**Input rows**
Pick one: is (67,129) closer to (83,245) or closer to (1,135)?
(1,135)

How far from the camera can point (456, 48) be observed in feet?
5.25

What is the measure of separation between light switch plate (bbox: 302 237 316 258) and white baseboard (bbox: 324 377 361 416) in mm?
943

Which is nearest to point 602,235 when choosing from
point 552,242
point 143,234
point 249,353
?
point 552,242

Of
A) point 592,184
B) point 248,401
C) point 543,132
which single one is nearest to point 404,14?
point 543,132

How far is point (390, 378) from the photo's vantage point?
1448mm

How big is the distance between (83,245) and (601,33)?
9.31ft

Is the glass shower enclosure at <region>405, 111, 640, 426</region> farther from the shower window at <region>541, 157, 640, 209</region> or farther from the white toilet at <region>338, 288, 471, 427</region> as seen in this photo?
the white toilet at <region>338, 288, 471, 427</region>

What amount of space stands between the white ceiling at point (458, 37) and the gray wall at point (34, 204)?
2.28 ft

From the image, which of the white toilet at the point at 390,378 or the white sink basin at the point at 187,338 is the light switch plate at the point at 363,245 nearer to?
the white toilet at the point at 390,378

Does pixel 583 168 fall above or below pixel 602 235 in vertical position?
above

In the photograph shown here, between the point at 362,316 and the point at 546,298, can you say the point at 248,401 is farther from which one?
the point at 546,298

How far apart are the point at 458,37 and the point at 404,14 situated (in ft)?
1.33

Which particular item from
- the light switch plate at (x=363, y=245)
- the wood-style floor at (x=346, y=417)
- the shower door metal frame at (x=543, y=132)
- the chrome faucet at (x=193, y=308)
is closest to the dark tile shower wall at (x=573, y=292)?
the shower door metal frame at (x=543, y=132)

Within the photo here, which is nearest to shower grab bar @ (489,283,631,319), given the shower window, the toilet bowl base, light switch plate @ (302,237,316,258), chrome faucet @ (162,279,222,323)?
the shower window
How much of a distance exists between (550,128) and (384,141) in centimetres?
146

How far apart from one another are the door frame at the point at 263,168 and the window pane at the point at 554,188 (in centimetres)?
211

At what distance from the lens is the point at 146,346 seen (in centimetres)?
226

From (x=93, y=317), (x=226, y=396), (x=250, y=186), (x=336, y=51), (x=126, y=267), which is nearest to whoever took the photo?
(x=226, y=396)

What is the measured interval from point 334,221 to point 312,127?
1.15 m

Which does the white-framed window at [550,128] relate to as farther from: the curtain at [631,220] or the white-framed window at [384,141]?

**Directions for this task**
Please repeat the records word for word, from the line holding "Which particular item from" through the end of the records, including both ends.

**Task output**
Which particular item from
- the light switch plate at (x=363, y=245)
- the wood-style floor at (x=346, y=417)
- the shower door metal frame at (x=543, y=132)
- the chrome faucet at (x=193, y=308)
is closest to the dark tile shower wall at (x=573, y=292)?
the shower door metal frame at (x=543, y=132)

Within the photo here, which is nearest to shower grab bar @ (489,283,631,319), given the shower window, the toilet bowl base, light switch plate @ (302,237,316,258), chrome faucet @ (162,279,222,323)?
the shower window
How much of a distance exists between (550,128) and (384,141) in centimetres?
146

How far apart from one another are the door frame at the point at 263,168 and the window pane at the point at 554,188 (in centimetres)?
211

At what distance from the lens is the point at 146,346 seen (in centimetres)?
226

From (x=93, y=317), (x=226, y=396), (x=250, y=186), (x=336, y=51), (x=126, y=267), which is nearest to whoever took the photo?
(x=226, y=396)

What is the measured interval from point 334,221 to point 312,127?
1.15 m

Which does the white-framed window at [550,128] relate to as farther from: the curtain at [631,220] or the white-framed window at [384,141]?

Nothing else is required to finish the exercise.